A1. Explain what Monte Carlo Simulation is and what it can be used for.
Monte Carlo simulation is a computerized mathematical technique that allows people to account for risk in quantitative analysis and decision making.
The method uses repeated random sampling to generate simulated data
which is used to evaluate a mathematical model or process.
• It is used in modelling where there is a high amount of uncertainty.
• e.g. forecasting, predictive modelling or decision modelling.
• It is used in many cases for assessing what-if scenarios.
A2. Explain the difference between structured and unstructured data.

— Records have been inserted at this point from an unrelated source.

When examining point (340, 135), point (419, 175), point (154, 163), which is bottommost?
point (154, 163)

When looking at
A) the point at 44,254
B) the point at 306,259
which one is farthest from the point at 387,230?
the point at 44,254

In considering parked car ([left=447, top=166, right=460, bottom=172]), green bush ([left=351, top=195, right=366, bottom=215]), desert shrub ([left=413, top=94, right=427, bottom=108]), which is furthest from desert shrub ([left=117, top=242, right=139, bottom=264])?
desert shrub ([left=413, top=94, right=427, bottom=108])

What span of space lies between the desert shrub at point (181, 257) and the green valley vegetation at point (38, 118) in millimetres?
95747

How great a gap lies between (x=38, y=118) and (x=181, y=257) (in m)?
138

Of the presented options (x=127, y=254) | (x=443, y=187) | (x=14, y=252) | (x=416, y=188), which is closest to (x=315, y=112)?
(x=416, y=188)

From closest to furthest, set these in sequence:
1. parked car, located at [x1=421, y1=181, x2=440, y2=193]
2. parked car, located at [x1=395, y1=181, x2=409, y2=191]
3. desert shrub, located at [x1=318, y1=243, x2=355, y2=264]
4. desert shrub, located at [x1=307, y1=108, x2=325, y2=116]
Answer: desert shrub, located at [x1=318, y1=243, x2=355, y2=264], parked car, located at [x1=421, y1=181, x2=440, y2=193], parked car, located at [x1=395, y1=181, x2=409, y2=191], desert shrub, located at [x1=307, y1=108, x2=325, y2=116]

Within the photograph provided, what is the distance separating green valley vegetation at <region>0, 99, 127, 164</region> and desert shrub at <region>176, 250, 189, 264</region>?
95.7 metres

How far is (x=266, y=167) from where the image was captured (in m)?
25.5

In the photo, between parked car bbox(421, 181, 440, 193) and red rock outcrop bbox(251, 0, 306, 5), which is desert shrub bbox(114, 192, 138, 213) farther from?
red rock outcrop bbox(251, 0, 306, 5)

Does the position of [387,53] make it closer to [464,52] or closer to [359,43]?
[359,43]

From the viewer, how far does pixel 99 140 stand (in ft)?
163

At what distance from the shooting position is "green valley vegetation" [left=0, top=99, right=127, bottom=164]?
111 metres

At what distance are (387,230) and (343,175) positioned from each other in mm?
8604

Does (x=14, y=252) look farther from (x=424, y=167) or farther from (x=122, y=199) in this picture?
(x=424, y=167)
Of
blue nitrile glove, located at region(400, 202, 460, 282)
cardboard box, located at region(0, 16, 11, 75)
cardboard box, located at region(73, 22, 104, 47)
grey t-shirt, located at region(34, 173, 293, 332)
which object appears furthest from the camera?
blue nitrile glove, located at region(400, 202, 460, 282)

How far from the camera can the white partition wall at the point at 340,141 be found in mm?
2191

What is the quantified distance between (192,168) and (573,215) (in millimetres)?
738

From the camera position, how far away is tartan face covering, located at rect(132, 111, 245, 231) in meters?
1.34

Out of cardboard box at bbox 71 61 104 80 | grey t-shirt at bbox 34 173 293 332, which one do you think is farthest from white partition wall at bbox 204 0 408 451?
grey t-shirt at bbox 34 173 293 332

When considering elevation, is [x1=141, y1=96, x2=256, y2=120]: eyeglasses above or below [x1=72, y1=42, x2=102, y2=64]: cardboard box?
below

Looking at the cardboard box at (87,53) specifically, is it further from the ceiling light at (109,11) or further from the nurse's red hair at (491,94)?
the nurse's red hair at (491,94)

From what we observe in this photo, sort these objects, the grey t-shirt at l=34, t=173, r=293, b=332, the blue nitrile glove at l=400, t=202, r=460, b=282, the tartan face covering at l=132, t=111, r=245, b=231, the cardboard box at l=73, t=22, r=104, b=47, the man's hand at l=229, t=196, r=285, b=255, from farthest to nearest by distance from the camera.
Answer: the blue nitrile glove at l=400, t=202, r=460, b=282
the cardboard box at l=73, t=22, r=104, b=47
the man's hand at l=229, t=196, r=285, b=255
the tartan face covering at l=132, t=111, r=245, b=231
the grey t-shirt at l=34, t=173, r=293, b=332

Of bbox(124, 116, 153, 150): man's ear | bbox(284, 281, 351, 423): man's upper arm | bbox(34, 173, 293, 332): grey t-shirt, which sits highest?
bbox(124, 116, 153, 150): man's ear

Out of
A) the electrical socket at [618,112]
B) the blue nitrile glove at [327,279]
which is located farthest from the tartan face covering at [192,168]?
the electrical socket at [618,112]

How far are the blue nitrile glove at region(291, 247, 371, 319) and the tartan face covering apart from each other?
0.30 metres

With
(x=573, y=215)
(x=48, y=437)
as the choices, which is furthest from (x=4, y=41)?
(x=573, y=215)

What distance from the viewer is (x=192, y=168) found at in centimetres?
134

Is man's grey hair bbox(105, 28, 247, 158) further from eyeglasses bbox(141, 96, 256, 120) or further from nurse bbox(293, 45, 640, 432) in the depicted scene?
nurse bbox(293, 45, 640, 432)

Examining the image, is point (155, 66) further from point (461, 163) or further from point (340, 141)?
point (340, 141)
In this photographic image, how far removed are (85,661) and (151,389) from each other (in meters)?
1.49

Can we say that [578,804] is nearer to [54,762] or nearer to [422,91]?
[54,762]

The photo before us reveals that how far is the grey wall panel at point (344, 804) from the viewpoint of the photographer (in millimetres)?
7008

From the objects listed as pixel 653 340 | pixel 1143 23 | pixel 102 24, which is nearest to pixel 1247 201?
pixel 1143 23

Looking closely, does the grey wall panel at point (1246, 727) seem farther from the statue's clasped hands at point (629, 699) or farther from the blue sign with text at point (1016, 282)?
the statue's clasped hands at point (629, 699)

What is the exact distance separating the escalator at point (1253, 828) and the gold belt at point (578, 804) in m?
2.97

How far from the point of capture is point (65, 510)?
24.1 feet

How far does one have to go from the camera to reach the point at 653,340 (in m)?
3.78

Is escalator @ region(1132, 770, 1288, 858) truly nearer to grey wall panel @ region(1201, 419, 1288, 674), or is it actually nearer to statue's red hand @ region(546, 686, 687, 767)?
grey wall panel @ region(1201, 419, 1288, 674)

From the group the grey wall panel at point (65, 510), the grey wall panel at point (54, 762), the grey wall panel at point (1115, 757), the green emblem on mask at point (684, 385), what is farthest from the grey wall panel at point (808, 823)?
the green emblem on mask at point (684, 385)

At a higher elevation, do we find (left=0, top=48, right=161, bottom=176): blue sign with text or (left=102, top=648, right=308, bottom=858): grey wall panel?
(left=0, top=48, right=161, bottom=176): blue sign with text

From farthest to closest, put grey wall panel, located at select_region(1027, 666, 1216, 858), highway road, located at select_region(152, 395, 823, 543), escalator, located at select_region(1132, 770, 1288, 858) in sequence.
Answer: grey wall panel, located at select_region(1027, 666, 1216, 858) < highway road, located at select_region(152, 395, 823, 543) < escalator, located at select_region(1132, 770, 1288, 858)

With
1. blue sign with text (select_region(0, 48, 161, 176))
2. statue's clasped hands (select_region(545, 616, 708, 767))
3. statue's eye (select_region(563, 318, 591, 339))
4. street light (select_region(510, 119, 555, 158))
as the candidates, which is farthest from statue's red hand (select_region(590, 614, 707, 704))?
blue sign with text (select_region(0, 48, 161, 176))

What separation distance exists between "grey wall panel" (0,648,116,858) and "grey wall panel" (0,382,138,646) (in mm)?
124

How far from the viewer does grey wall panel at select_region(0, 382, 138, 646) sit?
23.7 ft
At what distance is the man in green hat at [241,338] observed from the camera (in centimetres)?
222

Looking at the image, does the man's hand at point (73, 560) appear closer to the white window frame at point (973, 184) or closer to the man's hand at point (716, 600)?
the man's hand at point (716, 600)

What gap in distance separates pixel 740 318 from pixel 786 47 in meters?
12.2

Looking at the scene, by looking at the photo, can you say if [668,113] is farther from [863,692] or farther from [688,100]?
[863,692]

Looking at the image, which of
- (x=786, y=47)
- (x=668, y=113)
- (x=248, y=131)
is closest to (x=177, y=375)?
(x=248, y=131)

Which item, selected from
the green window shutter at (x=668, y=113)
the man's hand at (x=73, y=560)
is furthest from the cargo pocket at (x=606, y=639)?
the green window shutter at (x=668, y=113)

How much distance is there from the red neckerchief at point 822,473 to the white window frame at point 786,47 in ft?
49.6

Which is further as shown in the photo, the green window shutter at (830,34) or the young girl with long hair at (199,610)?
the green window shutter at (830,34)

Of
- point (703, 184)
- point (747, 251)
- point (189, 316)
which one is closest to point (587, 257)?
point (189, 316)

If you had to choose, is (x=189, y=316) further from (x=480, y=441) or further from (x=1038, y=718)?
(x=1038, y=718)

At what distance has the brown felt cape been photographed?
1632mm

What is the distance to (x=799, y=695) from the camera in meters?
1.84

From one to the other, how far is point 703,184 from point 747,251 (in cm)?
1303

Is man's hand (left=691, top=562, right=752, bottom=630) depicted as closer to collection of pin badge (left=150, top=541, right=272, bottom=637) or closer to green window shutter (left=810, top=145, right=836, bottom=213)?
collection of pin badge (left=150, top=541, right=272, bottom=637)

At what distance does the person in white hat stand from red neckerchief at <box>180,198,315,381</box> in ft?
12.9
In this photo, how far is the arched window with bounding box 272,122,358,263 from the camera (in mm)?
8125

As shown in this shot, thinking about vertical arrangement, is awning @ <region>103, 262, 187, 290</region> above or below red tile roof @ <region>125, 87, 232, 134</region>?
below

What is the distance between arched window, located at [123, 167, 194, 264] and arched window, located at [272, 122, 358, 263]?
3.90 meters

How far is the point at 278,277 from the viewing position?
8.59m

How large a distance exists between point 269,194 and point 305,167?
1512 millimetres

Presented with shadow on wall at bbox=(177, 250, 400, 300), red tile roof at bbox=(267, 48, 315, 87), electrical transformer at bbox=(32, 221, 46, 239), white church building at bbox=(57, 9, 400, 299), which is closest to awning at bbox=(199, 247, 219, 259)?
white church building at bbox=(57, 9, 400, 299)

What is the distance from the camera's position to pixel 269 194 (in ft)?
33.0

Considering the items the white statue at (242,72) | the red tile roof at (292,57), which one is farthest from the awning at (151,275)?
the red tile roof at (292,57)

Give examples in your answer.
Structured data is highly-organized and formatted in a way so it's easily searchable in relational databases. Unstructured data has no pre-defined format or organization, making it much more difficult to collect, process, and analyze.
• Most of the data we have looked at so far has been structured (data
tables, csv files, databases etc..) but most data comes unstructured.
• Unstructured data includes:
• Images, Audio files (including speech) and Videos.
• Text (emails, messages, webpages, news articles, social media,
logs, notes and transcripts, open-ended survey responses,
books, legal documents etc.)
A3. With regards to text analytics, explain the following terms:
B1. Honda has approached your consultancy company asking you to help it forecast the number of PES 125A motorbikes sold in the UK in the next year. It has provided you with the quarterly time series sales data from Q1 2010 to Q1 2016 (B1.csv) for the Honda PES 125A motorbike.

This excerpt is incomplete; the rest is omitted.